Scene-based question records:
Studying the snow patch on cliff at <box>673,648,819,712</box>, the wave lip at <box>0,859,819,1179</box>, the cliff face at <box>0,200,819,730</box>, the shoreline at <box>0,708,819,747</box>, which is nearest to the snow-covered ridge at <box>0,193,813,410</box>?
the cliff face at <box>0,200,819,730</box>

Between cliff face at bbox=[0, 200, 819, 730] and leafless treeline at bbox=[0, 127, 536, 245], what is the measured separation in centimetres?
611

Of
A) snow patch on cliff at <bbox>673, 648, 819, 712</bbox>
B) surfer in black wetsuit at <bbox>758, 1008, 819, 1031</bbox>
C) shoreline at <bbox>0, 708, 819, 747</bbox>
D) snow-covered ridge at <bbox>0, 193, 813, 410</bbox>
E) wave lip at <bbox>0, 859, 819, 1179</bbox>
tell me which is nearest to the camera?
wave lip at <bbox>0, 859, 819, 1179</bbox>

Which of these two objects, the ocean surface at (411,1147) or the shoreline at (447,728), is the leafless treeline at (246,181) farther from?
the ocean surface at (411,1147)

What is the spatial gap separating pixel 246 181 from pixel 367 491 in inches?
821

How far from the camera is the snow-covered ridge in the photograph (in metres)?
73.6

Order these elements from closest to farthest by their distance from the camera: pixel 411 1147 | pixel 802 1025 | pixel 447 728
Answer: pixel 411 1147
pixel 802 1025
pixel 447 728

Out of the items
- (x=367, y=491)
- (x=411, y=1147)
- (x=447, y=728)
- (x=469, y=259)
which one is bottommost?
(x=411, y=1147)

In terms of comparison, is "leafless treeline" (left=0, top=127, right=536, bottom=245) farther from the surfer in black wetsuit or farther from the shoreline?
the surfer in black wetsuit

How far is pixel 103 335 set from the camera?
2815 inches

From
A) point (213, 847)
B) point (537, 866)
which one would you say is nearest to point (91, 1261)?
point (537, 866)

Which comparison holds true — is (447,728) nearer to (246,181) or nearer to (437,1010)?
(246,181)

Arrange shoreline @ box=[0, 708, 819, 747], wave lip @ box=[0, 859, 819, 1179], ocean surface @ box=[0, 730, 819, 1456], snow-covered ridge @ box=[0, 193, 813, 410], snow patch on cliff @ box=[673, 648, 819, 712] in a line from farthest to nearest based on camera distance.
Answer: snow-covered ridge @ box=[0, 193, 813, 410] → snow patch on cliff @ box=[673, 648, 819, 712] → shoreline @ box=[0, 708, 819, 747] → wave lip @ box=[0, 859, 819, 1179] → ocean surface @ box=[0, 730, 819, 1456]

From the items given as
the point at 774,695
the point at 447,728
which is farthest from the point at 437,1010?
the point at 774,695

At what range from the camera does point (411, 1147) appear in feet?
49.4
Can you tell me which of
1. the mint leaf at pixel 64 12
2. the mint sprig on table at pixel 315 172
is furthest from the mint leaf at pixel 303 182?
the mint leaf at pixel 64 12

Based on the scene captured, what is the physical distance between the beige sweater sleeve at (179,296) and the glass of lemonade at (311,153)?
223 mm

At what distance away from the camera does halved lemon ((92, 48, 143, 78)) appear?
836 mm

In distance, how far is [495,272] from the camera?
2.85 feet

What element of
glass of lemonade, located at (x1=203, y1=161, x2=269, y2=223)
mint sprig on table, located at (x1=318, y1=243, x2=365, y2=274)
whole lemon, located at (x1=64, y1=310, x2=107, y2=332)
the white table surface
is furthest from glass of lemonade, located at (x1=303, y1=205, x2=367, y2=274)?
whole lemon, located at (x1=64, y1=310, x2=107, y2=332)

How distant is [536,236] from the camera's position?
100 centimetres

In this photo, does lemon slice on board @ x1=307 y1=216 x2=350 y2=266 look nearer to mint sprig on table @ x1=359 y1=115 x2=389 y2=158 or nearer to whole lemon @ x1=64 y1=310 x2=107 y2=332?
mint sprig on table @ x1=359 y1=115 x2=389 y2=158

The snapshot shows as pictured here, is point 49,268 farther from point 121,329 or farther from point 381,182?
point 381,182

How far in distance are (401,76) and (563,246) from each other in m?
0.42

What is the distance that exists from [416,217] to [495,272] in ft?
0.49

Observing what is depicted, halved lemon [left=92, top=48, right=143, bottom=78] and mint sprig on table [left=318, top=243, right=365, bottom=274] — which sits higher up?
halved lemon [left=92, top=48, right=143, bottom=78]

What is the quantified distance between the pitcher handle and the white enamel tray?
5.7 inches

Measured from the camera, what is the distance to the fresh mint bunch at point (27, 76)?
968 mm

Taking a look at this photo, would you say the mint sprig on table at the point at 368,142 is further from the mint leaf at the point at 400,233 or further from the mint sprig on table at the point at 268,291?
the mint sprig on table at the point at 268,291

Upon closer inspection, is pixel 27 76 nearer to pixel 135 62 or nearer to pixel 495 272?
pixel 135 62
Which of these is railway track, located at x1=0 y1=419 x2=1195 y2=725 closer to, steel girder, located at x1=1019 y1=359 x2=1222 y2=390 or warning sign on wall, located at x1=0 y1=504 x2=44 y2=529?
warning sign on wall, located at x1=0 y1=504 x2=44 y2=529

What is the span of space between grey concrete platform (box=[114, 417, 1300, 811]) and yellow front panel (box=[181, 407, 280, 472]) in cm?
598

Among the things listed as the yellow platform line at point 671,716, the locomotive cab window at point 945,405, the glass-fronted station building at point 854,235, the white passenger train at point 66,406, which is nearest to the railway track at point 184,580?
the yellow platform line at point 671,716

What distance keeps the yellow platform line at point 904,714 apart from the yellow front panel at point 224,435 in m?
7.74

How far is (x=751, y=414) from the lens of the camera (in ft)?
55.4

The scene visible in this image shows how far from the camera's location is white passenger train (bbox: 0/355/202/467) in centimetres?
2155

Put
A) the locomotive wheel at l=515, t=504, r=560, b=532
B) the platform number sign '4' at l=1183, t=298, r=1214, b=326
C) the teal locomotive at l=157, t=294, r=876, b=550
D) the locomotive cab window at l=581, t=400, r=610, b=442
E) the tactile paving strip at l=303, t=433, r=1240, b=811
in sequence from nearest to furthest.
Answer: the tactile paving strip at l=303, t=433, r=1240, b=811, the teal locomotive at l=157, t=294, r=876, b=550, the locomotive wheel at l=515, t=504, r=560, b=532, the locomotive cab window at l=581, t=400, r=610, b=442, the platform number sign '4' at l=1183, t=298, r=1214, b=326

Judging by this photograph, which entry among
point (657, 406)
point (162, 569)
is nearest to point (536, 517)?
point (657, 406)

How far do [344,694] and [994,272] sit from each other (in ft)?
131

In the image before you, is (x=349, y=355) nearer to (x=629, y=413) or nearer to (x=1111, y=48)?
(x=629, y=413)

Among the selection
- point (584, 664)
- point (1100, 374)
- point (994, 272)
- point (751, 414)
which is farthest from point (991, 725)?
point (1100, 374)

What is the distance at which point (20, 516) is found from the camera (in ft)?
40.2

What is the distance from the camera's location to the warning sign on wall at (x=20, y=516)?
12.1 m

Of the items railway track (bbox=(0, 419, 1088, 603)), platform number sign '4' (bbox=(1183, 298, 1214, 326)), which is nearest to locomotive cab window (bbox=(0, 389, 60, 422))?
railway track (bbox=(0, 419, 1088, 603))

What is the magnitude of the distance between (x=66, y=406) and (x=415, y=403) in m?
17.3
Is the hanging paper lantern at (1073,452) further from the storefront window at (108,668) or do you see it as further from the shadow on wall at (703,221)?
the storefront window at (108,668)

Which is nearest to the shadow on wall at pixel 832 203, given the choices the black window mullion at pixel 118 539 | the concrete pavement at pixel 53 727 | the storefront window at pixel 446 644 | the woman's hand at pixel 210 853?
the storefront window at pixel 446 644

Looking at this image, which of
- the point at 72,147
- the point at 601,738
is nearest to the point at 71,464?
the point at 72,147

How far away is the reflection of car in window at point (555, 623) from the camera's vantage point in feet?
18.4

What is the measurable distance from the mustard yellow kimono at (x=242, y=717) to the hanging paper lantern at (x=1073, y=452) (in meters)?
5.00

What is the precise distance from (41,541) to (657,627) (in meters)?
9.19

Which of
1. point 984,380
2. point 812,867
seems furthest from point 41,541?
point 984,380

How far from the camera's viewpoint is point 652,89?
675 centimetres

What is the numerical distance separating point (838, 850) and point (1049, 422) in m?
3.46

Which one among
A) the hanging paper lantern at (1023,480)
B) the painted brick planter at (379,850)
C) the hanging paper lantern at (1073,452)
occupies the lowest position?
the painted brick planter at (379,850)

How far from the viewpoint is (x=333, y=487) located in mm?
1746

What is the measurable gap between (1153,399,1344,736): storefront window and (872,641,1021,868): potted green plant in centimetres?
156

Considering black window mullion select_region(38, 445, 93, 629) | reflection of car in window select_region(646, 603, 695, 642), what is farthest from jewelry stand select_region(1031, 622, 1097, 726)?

• [Short task]: Give back, unchanged, the stretch of the records from the line containing "What is the numerical" through the end of the records.

• [Full answer]:
What is the numerical distance separating point (838, 850) and point (1049, 422) in m?
3.46

Which one among
A) the hanging paper lantern at (1023,480)
B) the painted brick planter at (379,850)
C) the hanging paper lantern at (1073,452)
occupies the lowest position?
the painted brick planter at (379,850)

How far from the viewpoint is (x=333, y=487) located in mm?
1746

What is the measurable gap between (1153,399,1344,736): storefront window and (872,641,1021,868): potted green plant in centimetres?
156

Considering black window mullion select_region(38, 445, 93, 629) | reflection of car in window select_region(646, 603, 695, 642), what is farthest from jewelry stand select_region(1031, 622, 1097, 726)?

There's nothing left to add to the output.